到这里Looper和Handler都准备好，还有个必须要做的就是开启消息循环Looper.loop()。

/**
     * Run the message queue in this thread. Be sure to call
     * {@link #quit()} to end the loop.
     */
    public static void loop() {
        final Looper me = myLooper();
        if (me == null) {
            throw new RuntimeException("No Looper; Looper.prepare() wasn't called on this thread.");
        }
        final MessageQueue queue = me.mQueue;

        ...

        for (;;) { //永久循环
            Message msg = queue.next(); // might block
            if (msg == null) { //死循环退出条件
                // No message indicates that the message queue is quitting.
                return;
            }

            ...

            msg.target.dispatchMessage(msg);//这里的target是Handler

            ...

        }
    }

说到消息的循环，就不得不提MessageQueue中next方法

Message next() {
        // Return here if the message loop has already quit and been disposed.
        // This can happen if the application tries to restart a looper after quit
        // which is not supported.
        final long ptr = mPtr;
        if (ptr == 0) {
            return null;
        }

        int pendingIdleHandlerCount = -1; // -1 only during first iteration
        int nextPollTimeoutMillis = 0;
        for (;;) {
           ......

            nativePollOnce(ptr, nextPollTimeoutMillis);

            synchronized (this) {
                // Try to retrieve the next message.  Return if found.
                final long now = SystemClock.uptimeMillis();
                Message prevMsg = null;
                Message msg = mMessages;
                if (msg != null && msg.target == null) {
                    // Stalled by a barrier.  Find the next asynchronous message in the queue.
                   // 如果从队列里拿到的msg是个“同步分割栏”，那么就寻找其后第一个“异步消息”
                    do {
                        prevMsg = msg;
                        msg = msg.next;
                    } while (msg != null && !msg.isAsynchronous());
                }
                if (msg != null) {
                    if (now < msg.when) {
                        // Next message is not ready.  Set a timeout to wake up when it is ready.
                        nextPollTimeoutMillis = (int) Math.min(msg.when - now, Integer.MAX_VALUE);
                    } else {
                        // Got a message.
                        mBlocked = false;
                        if (prevMsg != null) {
                            prevMsg.next = msg.next;
                        } else {
                            mMessages = msg.next;
                        }
                        msg.next = null;
                        if (false) Log.v("MessageQueue", "Returning message: " + msg);
                        return msg;
                    }
                } else {
                    // No more messages.

所供材料:
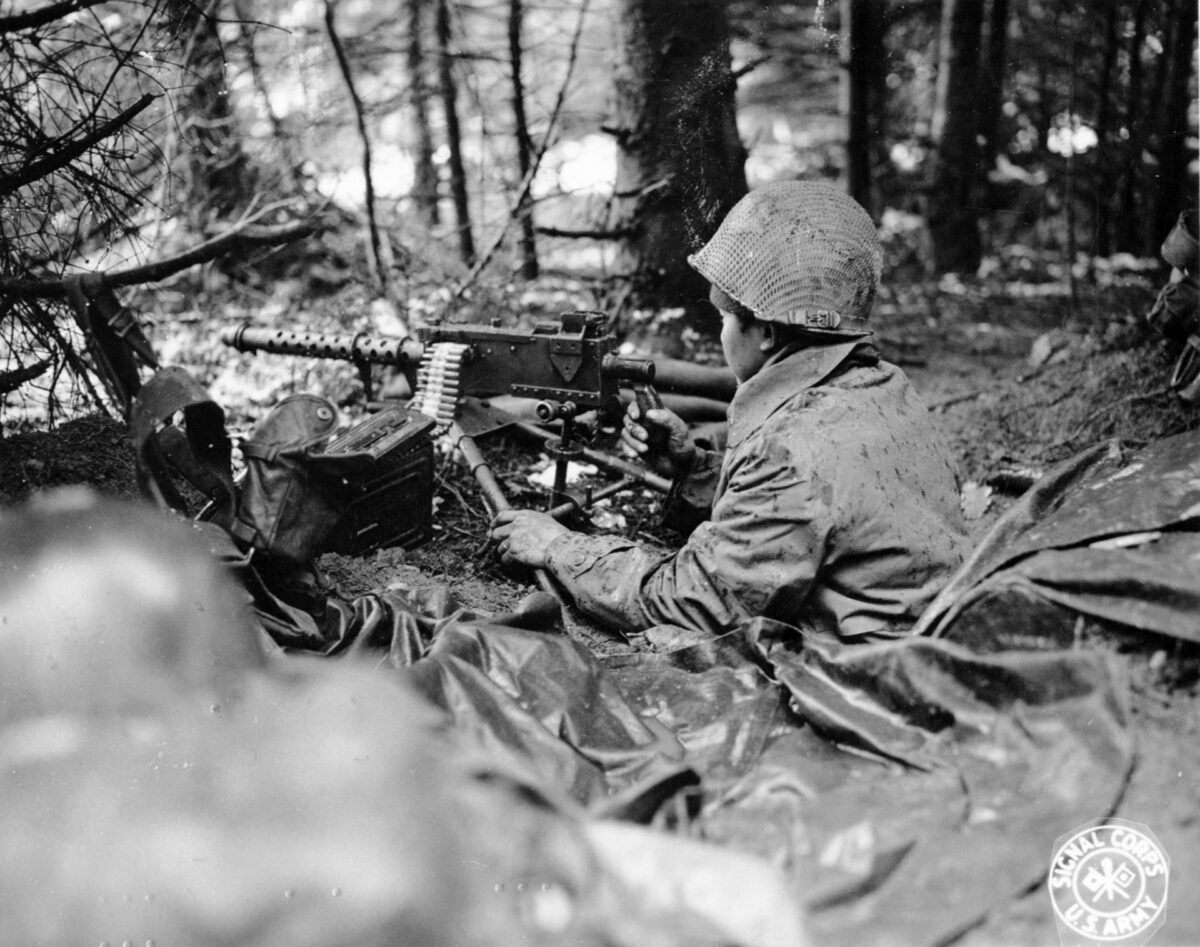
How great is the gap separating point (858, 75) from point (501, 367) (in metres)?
5.43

任务说明: 请从正文的最后一行接着续写这篇讲解 Android 中 Looper 与 MessageQueue 消息循环机制的文字。 上方所列各行属另行提供的材料，与正文无关。

本题结果:
                    nextPollTimeoutMillis = -1;
                }

                // Process the quit message now that all pending messages have been handled.
                if (mQuitting) {
                    dispose();
                    return null;
                }

              ......

            // Reset the idle handler count to 0 so we do not run them again.
            pendingIdleHandlerCount = 0;

            // While calling an idle handler, a new message could have been delivered
            // so go back and look again for a pending message without waiting.
            nextPollTimeoutMillis = 0;
        }
    }

调用这个方法的时候，有可能让线程进入等待状态。什么情况下线程会进入等待状态呢？有如下两种情况

当消息队列中没有消息是，它会使线程进入等待状态
消息队列中有消息，但是消息指定了执行的时间，而现在还没有到这个时间，线程也会进入等待状态

消息队列中的消息是按照时间先后来排序的，后面我们在分析消息发送的时候会看到。

大家可能注意到如下一条native的语句，它是查看当前消息队列中有没有消息：

nativePollOnce(mPtr, nextPollTimeoutMillis);

这是一个JNI方法，我们等一下再分析，这里传入的参数mPtr就是指向前面我们在JNI层创建的NativeMessageQueue对象了，而参数nextPollTimeoutMillis则表示如果当前消息队列中没有消息，它要等待的时候，for循环开始时，传入的值为0，表示不等待。

当前nativePoolOnce返回后，就去看看消息队列中有没有消息：

if (msg != null) {
    if (now < msg.when) {
        // Next message is not ready.  Set a timeout to wake up when it is ready.
        nextPollTimeoutMillis = (int) Math.min(msg.when - now, Integer.MAX_VALUE);
    } else {
        // Got a message.
        mBlocked = false;
        if (prevMsg != null) {
            prevMsg.next = msg.next;
        } else {
            mMessages = msg.next;
        }
        msg.next = null;
        if (false) Log.v("MessageQueue", "Returning message: " + msg);
        return msg;
    }
} else {
    // No more messages.
    nextPollTimeoutMillis = -1;
}

如果消息队列中有消息，并且当前时候大于等于消息中的执行时间，那么就直接返回这个消息给Looper.loop消息处理，否则的话就要等待到消息的执行时间：

nextPollTimeoutMillis = (int) Math.min(when - now, Integer.MAX_VALUE);

如果消息队列中没有消息，那就进入到无穷等待状态直到有新消息：

nextPollTimeoutMillis = -1;

-1表示下次调用nativePollOnce时，如果消息中没有消息就进入无限等待状态中去。这里计算出来的等待时间是在下次调用nativePollOnce的时候使用。

这里说的等待，是空闲等待，而不是忙等待，因此，在进入空闲等待状态前，如果应用程序注册了IdleHandler接口来处理一些事情，那么就会先执行这里IdleHandler，然后再进入等待状态。

 // If first time idle, then get the number of idlers to run.
// Idle handles only run if the queue is empty or if the first message
// in the queue (possibly a barrier) is due to be handled in the future.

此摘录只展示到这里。